TEXTAUSZUG:
☆ ☆ ☆ ☆ ☆

Gabor: AK fordert Hilfe des Bundes für den Krisenbezirk Spittal

AK veranstaltet "Runden Tisch" zur Wirtschaftslage in Kärnten

Klagenfurt (OTS) - "Kärnten, vor allem aber der Bezirk Spittal, braucht jetzt die Hilfe des Bundes. Wirtschaftsminister Bartenstein und Finanzminister Grasser sind dringend aufgefordert, alle wirtschaftspolitischen Instrumente für die krisengeschüttelte Region Spittal zur Verfügung zu stellen." Das fordert AK-Präsident Günther Goach angesichts der Kündigungswelle bei der Firma Gabor.
"Alle maßgeblichen Kräfte in Kärnten müssen jetzt die Unterstützung der Bundesregierung einfordern", verlangt Goach. Es gehe einerseits darum, den Standort der Firma Gabor in Spittal abzusichern. Andererseits müssen die Folgen der Kündigungswelle für die betroffenen Arbeitnehmer und für die regionale Wirtschaft aufgefangen werden. "Gabor war bis jetzt ein Leitbetrieb im Bezirk Spittal. Die Krise bei diesem Unternehmen lässt unmittelbare Auswirkungen auch auf die Klein- und Mittelbetriebe in der Region befürchten", betont Goach.

☆ ☆ ☆ ☆ ☆

AUFGABEN:
1 > Wer fordert laut der Pressemitteilung zur Firma Gabor die Hilfe des Bundes für den Bezirk Spittal?
2 > Schreibe den Abschnitt der Pressemitteilung zur Firma Gabor von "Gabor: AK fordert" bis "der Firma Gabor." noch einmal ab und tausche dabei "Kärnten" gegen "Tirol".
3 > Führe die Pressemitteilung zur Firma Gabor im Anschluss an ihren letzten Satz weiter.

☆ ☆ ☆ ☆ ☆

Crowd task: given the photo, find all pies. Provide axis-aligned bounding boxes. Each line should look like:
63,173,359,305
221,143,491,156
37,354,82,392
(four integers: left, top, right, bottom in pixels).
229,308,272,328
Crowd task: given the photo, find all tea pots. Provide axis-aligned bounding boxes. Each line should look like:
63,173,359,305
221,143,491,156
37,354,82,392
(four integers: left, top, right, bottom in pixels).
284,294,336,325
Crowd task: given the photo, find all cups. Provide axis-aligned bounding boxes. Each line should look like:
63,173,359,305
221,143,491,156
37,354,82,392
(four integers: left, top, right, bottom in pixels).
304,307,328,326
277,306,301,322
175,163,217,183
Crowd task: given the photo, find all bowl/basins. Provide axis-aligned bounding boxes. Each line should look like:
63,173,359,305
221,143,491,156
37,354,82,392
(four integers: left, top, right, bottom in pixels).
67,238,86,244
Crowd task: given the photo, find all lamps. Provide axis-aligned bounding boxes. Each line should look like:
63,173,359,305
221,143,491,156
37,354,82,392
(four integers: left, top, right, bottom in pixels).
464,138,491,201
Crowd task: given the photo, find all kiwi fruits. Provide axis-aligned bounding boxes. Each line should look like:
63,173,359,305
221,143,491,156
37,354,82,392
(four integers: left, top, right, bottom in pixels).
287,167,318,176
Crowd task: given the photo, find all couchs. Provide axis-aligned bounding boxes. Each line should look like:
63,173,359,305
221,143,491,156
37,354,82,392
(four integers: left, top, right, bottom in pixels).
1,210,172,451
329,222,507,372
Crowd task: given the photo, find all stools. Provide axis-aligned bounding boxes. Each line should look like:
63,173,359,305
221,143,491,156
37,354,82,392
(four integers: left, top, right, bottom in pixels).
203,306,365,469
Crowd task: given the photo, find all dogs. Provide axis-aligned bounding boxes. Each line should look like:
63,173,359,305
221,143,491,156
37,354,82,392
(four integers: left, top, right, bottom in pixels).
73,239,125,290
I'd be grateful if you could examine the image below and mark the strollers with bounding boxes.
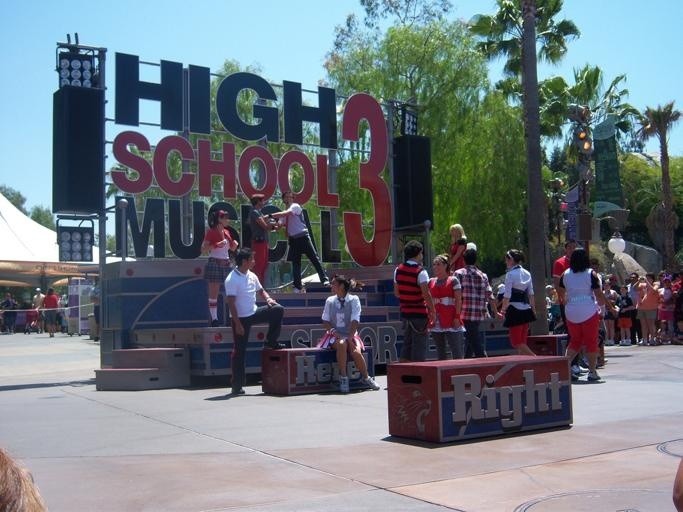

☆ ☆ ☆ ☆ ☆

LÖSUNGEN:
1 > AK-Präsident Günther Goach.

2 >
Gabor: AK fordert Hilfe des Bundes für den Krisenbezirk Spittal

AK veranstaltet "Runden Tisch" zur Wirtschaftslage in Tirol

Klagenfurt (OTS) - "Tirol, vor allem aber der Bezirk Spittal, braucht jetzt die Hilfe des Bundes. Wirtschaftsminister Bartenstein und Finanzminister Grasser sind dringend aufgefordert, alle wirtschaftspolitischen Instrumente für die krisengeschüttelte Region Spittal zur Verfügung zu stellen." Das fordert AK-Präsident Günther Goach angesichts der Kündigungswelle bei der Firma Gabor.

3 >
Jetzt müssten in erster Linie Hilfsmaßnahmen für die gekündigten Arbeitnehmer getroffen werden. "In der Folge geht es aber um die gesamte wirtschaftliche Situation in Kärnten. Hier muss die Standortpolitik überdacht und die Unterstützung des Bundes eingefordert werden", sagt Goach.
Die Arbeiterkammer hat aus Anlass der dramatischen Wirtschafts-und Arbeitsmarktlage in Kärnten Vertreter des Landes, der Wirtschaftskammer, der Industrie, des ÖGB und des Arbeitsmarktservice am 29. Jänner zu einem Krisengipfel eingeladen. "Bei diesem Runden Tisch sollen gemeinsam Wege aus der Krise gesucht werden. Nur mit einer Bündelung der Kräfte und einer einheitlichen Vorgangsweise werden Lösungen möglich sein", betont der AK-Präsident.